(Exercise task 1) Write out the part of the North Corktown passage starting with "During the 1990s" and going on through "family roots there.".
(Exercise task 2) Carry on the passage about North Corktown, picking up right after its final sentence.

#### Passage shown ####

Human settlement in Detroit, Michigan, United States of America

North Corktown (also known as Briggs) is a neighborhood located in Detroit, Michigan, bounded roughly by I-75 on the south, Martin Luther King Jr Boulevard on the north, I-96 on the west, and the John C. Lodge Freeway on the east.

North Corktown was originally part of the Corktown neighborhood. This changed with the construction of I-75, which severed Corktown into two separate neighborhoods.

==History==
North Corktown came into existence after the construction of I-75. Before this period North Corktown was part of the Corktown neighborhood. The name Corktown comes from the neighborhoods early residents. In the 1830s Irish Immigrants from County Cork began living in the area that is today Corktown and North Corktown. The early residents built many Queen Anne style homes as well as row houses on relatively narrow lots. In the 1960s the neighborhood began to steadily decline, largely due to freeway construction and urban renewal projects.

During the 1990s Briggs had a much higher rate of poverty and a higher percentage of white residents than most of Detroit. A high portion of the white residents in Briggs were either from Appalachia or had family roots there.

#### Data extract ####

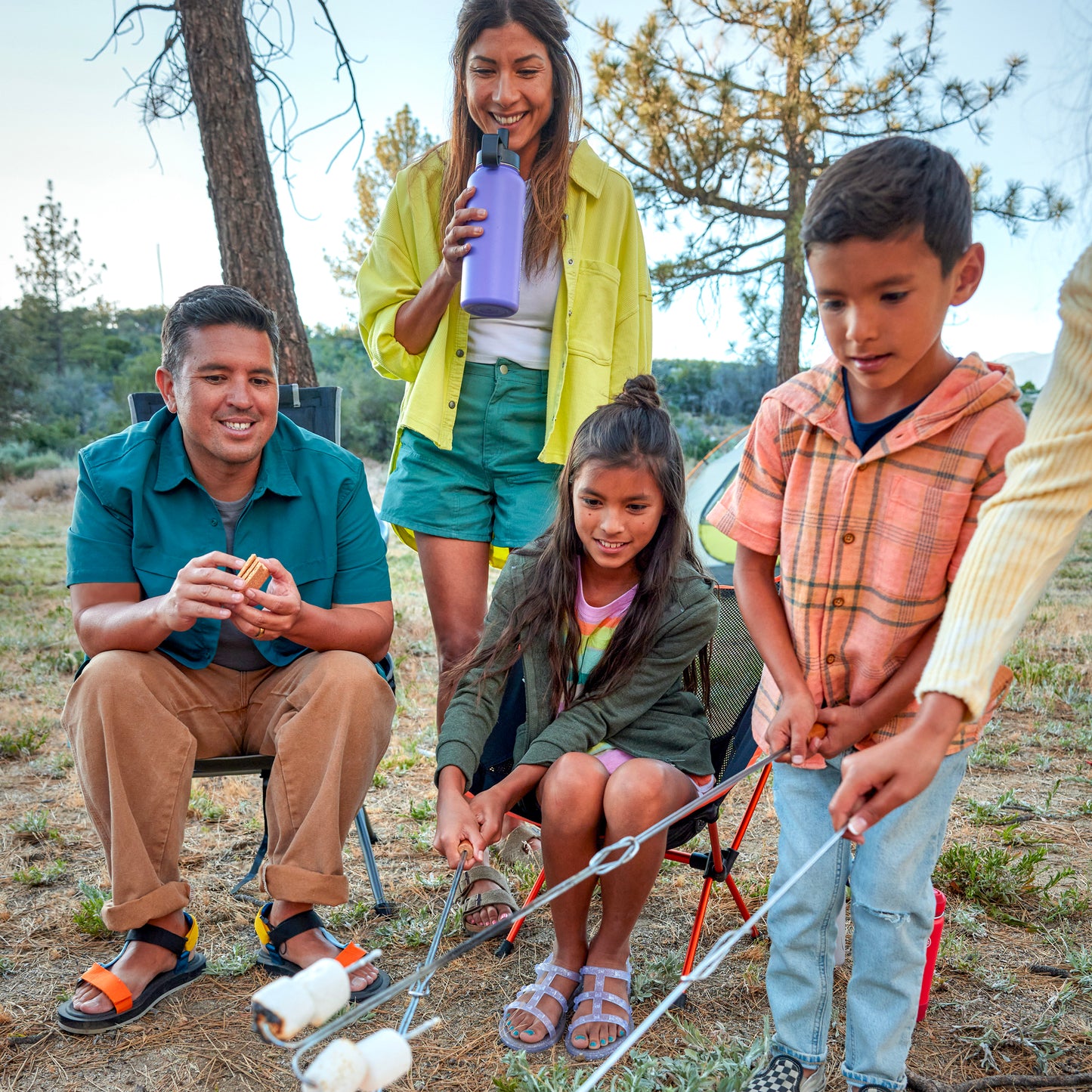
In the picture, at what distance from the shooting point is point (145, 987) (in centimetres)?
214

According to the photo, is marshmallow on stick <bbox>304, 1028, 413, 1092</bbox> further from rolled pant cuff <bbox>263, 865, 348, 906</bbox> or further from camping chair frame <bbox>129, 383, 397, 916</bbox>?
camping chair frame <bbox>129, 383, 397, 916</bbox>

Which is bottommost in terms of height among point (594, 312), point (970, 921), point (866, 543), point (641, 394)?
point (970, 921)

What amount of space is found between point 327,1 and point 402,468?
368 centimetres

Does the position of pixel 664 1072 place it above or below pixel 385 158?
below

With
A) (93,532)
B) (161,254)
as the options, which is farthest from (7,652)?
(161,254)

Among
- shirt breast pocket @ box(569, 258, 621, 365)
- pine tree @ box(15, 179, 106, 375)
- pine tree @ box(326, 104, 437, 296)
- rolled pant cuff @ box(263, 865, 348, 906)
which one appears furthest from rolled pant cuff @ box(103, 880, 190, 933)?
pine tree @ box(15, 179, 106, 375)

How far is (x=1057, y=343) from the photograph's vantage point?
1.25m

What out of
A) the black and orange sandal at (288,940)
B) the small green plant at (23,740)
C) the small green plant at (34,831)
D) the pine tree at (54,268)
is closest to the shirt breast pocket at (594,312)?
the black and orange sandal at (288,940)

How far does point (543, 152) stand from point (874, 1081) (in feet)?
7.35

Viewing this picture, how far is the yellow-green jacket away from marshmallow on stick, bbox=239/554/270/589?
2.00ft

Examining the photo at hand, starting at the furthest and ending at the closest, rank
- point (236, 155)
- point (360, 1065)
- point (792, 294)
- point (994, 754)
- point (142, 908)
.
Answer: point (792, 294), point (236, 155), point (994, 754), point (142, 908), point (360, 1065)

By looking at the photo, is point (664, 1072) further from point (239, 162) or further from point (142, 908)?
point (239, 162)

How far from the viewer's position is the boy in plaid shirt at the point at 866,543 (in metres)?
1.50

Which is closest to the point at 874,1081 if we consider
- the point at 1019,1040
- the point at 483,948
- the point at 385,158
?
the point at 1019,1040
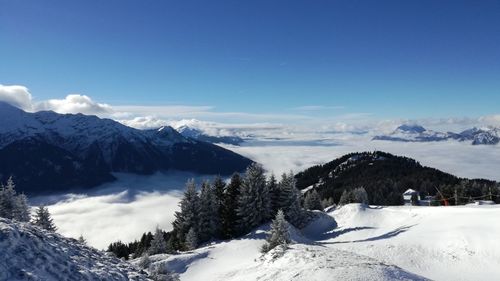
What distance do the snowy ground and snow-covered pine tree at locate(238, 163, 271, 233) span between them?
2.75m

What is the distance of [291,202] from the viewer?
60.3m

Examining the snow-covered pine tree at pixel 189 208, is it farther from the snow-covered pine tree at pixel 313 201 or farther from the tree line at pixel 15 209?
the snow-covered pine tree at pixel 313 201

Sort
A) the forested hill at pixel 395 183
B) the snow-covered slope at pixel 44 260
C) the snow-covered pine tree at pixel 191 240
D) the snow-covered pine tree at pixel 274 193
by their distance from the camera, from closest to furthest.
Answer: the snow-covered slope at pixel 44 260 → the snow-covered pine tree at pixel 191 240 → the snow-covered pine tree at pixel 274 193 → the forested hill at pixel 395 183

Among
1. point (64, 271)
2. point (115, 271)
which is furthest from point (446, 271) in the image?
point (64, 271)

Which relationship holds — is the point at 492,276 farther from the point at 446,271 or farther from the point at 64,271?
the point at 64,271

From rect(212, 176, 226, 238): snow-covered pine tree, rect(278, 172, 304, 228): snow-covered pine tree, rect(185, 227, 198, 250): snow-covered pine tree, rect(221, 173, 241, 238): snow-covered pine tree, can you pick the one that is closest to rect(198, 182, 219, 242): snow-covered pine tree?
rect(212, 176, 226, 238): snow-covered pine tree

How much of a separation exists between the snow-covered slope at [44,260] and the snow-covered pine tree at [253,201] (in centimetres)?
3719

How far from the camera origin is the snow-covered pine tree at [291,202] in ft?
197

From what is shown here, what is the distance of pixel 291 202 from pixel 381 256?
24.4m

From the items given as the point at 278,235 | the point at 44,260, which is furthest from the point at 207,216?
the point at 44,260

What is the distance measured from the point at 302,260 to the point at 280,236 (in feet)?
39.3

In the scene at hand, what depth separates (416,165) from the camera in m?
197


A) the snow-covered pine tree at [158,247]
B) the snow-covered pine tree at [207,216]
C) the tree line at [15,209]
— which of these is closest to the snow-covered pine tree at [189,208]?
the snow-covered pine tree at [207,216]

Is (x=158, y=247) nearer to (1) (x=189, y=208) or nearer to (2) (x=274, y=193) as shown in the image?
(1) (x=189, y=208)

####

(Expected answer 1)
During the 1990s Briggs had a much higher rate of poverty and a higher percentage of white residents than most of Detroit. A high portion of the white residents in Briggs were either from Appalachia or had family roots there.

(Expected answer 2)
==Redevelopment==
Since the 1990s the neighborhood has seen increased investment. Older homes have been restored, and new housing has been constructed throughout the neighborhood. In 2007 the MotorCity Casino and hotel resort was completed in North Corktown. This has brought much attention to the neighborhood as well as jobs, retail, restaurants, and tourists. Also, Hostel Detroit, opened its doors to travelers in Spring 2011. It is located on Vermont Street.

Developers have set their sights on North Corktown due to its proximity to Corktown, Downtown, and Midtown. Since 2019, there has been increased townhome development in the neighborhood with multiple projects having been completed and currently underway.